- MATERIAL TO PROCESS:
= Beginning of Section =

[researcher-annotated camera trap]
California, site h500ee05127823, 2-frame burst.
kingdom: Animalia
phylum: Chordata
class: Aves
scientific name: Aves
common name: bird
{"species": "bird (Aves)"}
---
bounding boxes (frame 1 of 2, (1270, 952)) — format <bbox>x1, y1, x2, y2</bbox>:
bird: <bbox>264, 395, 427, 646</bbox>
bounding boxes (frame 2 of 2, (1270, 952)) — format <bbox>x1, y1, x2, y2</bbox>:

= End of Section =
= Beginning of Section =

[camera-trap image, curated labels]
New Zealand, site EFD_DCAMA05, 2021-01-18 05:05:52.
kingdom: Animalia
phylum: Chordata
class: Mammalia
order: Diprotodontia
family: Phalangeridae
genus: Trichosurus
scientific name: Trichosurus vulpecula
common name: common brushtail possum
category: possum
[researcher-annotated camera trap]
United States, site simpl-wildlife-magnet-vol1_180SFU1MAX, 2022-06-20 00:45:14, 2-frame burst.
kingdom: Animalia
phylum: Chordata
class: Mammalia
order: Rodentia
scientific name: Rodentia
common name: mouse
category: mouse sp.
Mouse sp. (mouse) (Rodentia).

= End of Section =
= Beginning of Section =

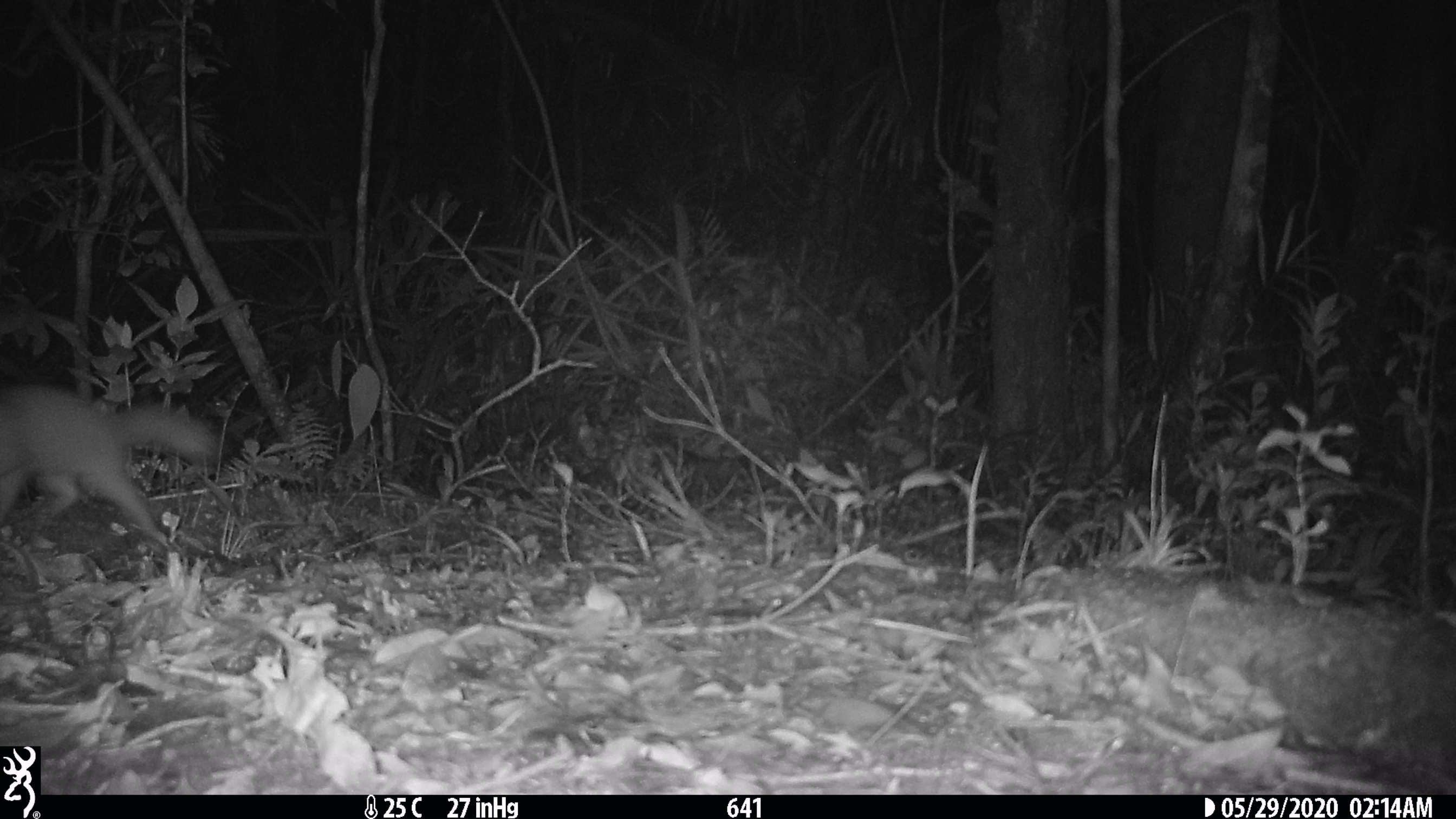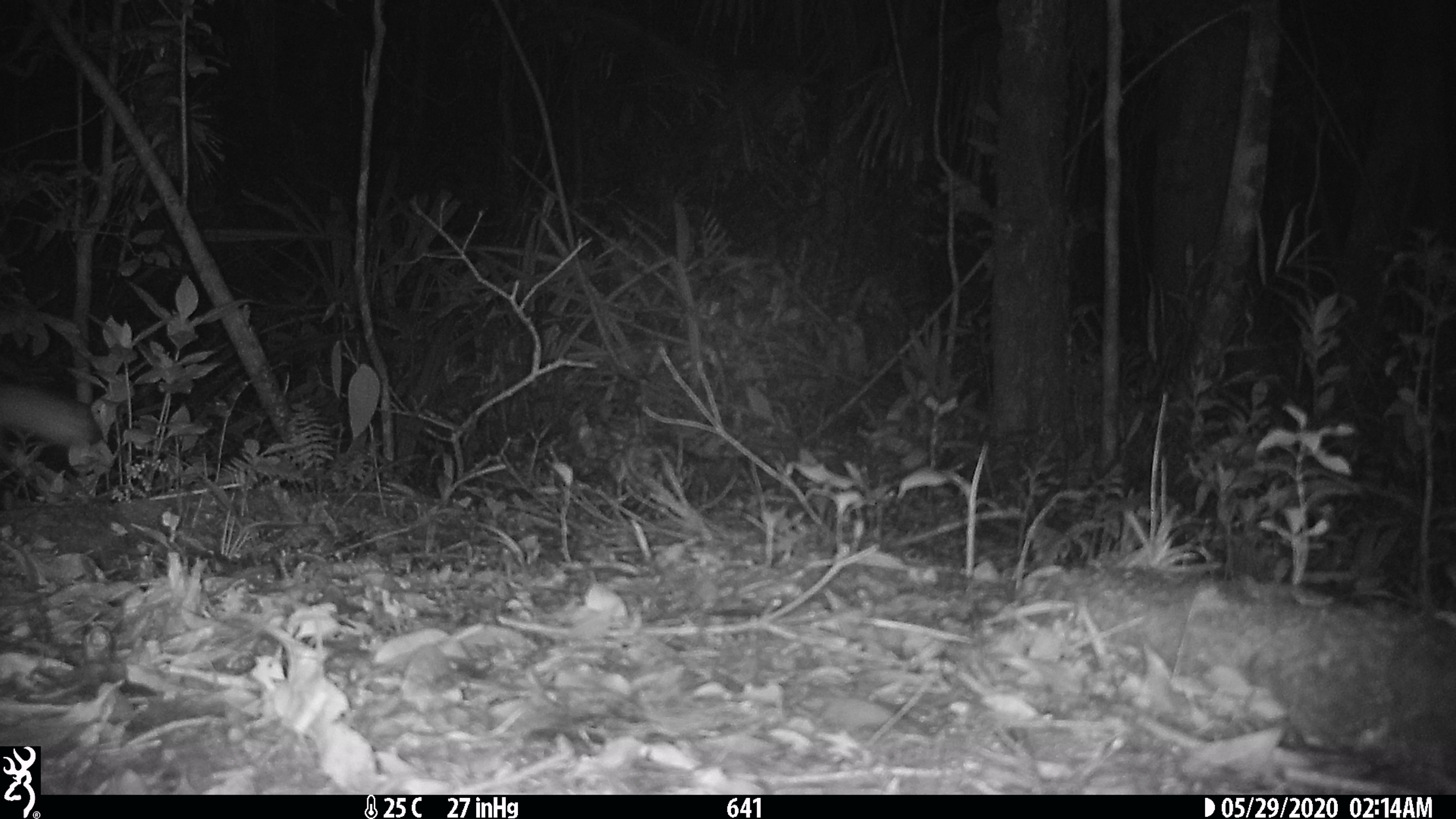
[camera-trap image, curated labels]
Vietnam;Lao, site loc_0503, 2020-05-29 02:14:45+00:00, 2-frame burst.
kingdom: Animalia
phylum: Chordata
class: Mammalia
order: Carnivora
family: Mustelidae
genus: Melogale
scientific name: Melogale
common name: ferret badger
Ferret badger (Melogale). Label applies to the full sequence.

= End of Section =

- DESCRIPTION OF THE TASK: Transcribe each line of the data above, unaltered, from the one where "common name: bird" appears to the one where "bounding boxes (frame 2" appears, inclusive of both.

- SOLUTION BELOW:
common name: bird
{"species": "bird (Aves)"}
---
bounding boxes (frame 1 of 2, (1270, 952)) — format <bbox>x1, y1, x2, y2</bbox>:
bird: <bbox>264, 395, 427, 646</bbox>
bounding boxes (frame 2 of 2, (1270, 952)) — format <bbox>x1, y1, x2, y2</bbox>:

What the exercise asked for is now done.